Generation Xers generally look for work–life balance, a newer paradox since the dawn of the digital age increased their availability to work wherever, whenever (Al- Asfour & Lettau, 2014). Additionally, if workplaces offer daycare or extended maternity leave, employees are more likely to stay employed at those locations because they honor the work–life balance undertones of their Generation X (Glass, 2007). Literature
indicates that women in mid-career, which may include some Generation Xers, find themselves split between work and family (Dindoffer et al., 2011; McKeen & Bujaki, 2007; O’Neil & Bilimoria, 2005; Sullivan & Mainiero, 2007). This dilemma possibly includes a divide in time and attention between the workplace and caring for others such as young children or older parents (Eckman, 2004; Greenhaus & Singh, 2007; McKeen & Bujaki, 2007).
Women with undergraduate degrees are more likely to consistently stay with their children at home if the mother’s age is 27 or 28 (Tamborini & Iams, 2011). Those
without college degrees had more children with each passing generation. Baby Boomers want to have it all, both a family and a career. Meanwhile, Generation Xers would rather raise a family than have the career. “Generation X, particularly college-educated women born in the mid to late 1970s, are having more children and working fewer cumulative hours at the start of their careers than women born 10–15 years earlier” (Tamborini & Iams, 2011, p. 60). This study shows evidence women are opting out of the workforce to have children.
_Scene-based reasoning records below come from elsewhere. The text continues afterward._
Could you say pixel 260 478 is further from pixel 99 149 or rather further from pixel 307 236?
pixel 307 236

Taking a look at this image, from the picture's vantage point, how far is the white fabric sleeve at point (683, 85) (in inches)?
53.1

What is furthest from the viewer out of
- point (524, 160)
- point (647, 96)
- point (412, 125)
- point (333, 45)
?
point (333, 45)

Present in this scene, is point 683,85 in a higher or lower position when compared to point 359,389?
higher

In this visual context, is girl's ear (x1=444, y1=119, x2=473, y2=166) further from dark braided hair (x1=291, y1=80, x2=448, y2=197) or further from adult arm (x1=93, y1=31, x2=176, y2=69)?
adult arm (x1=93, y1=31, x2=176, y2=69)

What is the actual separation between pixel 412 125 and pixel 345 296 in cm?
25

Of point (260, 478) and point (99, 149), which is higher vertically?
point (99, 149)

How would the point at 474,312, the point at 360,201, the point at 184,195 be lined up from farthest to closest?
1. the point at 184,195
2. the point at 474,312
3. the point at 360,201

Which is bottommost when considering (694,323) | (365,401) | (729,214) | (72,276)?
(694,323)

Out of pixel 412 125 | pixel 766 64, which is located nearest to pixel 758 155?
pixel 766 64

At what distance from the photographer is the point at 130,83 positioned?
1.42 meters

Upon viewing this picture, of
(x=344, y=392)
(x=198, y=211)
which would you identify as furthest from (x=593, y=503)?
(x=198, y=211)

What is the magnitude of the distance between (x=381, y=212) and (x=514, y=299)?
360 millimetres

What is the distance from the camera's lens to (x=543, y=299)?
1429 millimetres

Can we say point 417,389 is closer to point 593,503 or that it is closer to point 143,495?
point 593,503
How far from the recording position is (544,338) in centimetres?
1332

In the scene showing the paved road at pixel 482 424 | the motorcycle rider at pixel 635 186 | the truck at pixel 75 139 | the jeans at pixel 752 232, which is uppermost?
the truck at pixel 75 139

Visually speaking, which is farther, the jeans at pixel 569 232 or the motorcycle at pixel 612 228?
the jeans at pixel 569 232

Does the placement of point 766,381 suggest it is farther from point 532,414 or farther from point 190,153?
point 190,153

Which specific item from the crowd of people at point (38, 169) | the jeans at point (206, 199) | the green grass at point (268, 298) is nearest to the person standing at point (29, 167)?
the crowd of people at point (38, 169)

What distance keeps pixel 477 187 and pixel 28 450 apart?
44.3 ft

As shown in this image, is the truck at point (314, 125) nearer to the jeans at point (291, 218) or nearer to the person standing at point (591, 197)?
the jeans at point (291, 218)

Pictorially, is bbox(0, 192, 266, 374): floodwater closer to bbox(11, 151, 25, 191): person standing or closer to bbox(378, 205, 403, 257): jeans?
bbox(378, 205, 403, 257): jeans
Page 43 Tamborini and Iams (2011) studied the childbearing, marital status, and earnings of Baby Boomers and Generation Xers and concluded that foregoing marriage is
becoming more popular; therefore, divorce rates are less as well (Tamborini & Iams, 2011). Other research indicates that divorce rates are lower because marriage occurs later in life (Goldstein & Kenny, 2001). Goldstein and Kenney (2001) predicted based on the 1995 current population survey that 90 percent of women born in 1950 through 1965 would marry, but their educational levels, the researchers said, can predict the women’s decisions. Those with the highest level of education generally do not marry. However, it is becoming more popular for women with a college education to marry and could become the norm in the future (Goldstein & Kenny, 2001). For those born between 1960 and 1965, an estimated 94 percent of college graduates would marry by age 33. Those with high school diplomas are married by age 33 at a rate of 89 percent (Goldstein & Kenny, 2001). Those with young children or high-earning husbands are most likely not working if they obtained college degrees between 1995 and 2004 (Tamborini & Iams, 2011). Therefore, women within the Generation X birth years may be married and experiencing the tension between work and home.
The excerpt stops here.